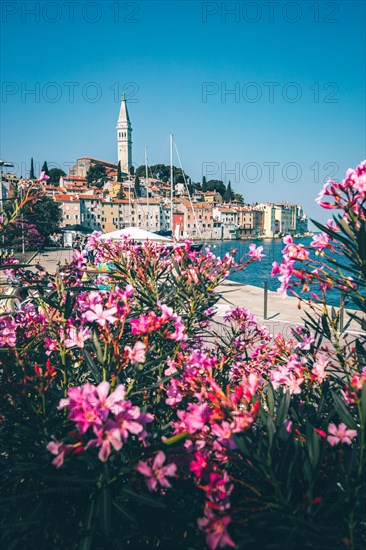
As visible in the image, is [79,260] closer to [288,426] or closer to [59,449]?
[59,449]

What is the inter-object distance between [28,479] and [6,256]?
1389 mm

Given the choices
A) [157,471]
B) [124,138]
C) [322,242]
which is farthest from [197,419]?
[124,138]

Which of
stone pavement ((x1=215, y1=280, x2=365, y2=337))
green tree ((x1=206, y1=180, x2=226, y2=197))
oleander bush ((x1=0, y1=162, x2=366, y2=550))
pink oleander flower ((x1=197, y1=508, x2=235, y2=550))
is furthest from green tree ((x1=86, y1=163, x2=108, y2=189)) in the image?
pink oleander flower ((x1=197, y1=508, x2=235, y2=550))

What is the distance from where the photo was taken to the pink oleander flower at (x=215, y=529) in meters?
1.16

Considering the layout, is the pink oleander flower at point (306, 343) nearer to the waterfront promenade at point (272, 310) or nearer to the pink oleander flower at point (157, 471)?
the pink oleander flower at point (157, 471)

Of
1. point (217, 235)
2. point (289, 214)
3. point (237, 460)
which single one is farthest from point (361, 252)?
point (289, 214)

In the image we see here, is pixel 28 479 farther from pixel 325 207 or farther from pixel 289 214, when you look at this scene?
pixel 289 214

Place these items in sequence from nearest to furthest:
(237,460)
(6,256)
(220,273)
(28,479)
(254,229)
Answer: (237,460), (28,479), (6,256), (220,273), (254,229)

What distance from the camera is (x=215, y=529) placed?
3.94 ft

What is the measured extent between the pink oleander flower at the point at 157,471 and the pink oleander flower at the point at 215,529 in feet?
0.51

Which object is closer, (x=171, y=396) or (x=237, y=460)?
(x=237, y=460)

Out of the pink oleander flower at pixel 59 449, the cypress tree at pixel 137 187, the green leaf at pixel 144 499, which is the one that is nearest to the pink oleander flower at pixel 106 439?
the pink oleander flower at pixel 59 449

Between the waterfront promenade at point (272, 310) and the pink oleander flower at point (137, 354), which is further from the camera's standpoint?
the waterfront promenade at point (272, 310)

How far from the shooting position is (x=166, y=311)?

◇ ◇ ◇ ◇

Task requirements: Please write out the entries again word for word, starting with the line that contains "What is the distance" and going on through the end of the entries.

Result:
What is the distance from where the photo was taken to the pink oleander flower at (x=215, y=529) in meters?
1.16

Considering the layout, is the pink oleander flower at point (306, 343) nearer to the waterfront promenade at point (272, 310) or nearer to the pink oleander flower at point (157, 471)?
the pink oleander flower at point (157, 471)

Of
1. point (217, 235)
2. point (289, 214)
3. point (237, 460)
which single one is farthest from point (361, 252)?
point (289, 214)

In the image we see here, is pixel 28 479 farther from pixel 325 207 or farther from pixel 289 214, when you look at this scene?
pixel 289 214

Place these items in sequence from nearest to furthest:
(237,460)
(6,256)
(220,273)
(28,479)
(254,229)
Answer: (237,460), (28,479), (6,256), (220,273), (254,229)

What distance from the camera is (x=215, y=529) placed?
3.94 ft

What is the measured extent between the pink oleander flower at the point at 157,471 and the pink oleander flower at the point at 215,529 in feet?
0.51

Which object is closer, (x=171, y=396) or (x=237, y=460)?
(x=237, y=460)

Out of the pink oleander flower at pixel 59 449, the cypress tree at pixel 137 187, the green leaf at pixel 144 499, which is the one that is nearest to the pink oleander flower at pixel 106 439?
the pink oleander flower at pixel 59 449

Between the waterfront promenade at point (272, 310) and the pink oleander flower at point (137, 354), which is further from the camera's standpoint?
the waterfront promenade at point (272, 310)

How far from the shooting position is (x=166, y=311)?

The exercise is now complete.